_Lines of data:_
[start]

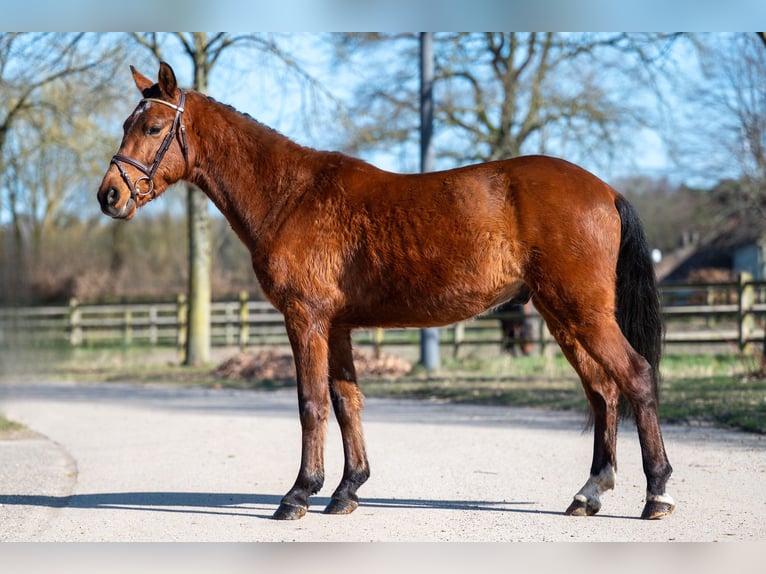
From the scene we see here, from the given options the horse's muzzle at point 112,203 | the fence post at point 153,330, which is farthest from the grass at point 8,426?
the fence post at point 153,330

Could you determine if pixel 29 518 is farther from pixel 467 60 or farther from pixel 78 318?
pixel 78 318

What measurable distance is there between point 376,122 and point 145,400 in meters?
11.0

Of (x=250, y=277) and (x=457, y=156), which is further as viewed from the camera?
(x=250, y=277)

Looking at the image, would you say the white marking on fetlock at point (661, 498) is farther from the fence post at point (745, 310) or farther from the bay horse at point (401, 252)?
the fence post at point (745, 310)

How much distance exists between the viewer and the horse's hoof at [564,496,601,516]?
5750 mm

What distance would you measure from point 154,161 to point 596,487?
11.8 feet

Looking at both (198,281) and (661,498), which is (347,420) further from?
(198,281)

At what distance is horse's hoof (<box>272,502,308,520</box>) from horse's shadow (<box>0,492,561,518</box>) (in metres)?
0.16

[end]

_Exercise goal:_ Change "horse's hoof" to "horse's foot" wherever it appears in the rows above and write all the rows out again with nothing else changed. Leave the pictures out.

_Full answer:_
From the scene we see here, from the given options the horse's muzzle at point 112,203 | the fence post at point 153,330, which is farthest from the grass at point 8,426?
the fence post at point 153,330

Could you determine if pixel 29 518 is farther from pixel 467 60 or farther from pixel 78 318?
pixel 78 318

What measurable distance is there between point 376,122 and point 145,400 in meters?
11.0

Of (x=250, y=277) and (x=457, y=156), which is further as viewed from the camera?
(x=250, y=277)

Looking at the image, would you say the white marking on fetlock at point (661, 498) is farther from the fence post at point (745, 310) or farther from the bay horse at point (401, 252)?
the fence post at point (745, 310)

How much distance exists between the viewer and the horse's foot at [564,496,601,516]?
5750 mm

What distance would you measure from point 154,161 to point 596,487?
11.8 feet

Looking at both (198,281) and (661,498), which is (347,420) further from?
(198,281)

At what distance is horse's foot (<box>272,502,308,520</box>) from horse's shadow (<box>0,492,561,518</box>) (in metres)?
0.16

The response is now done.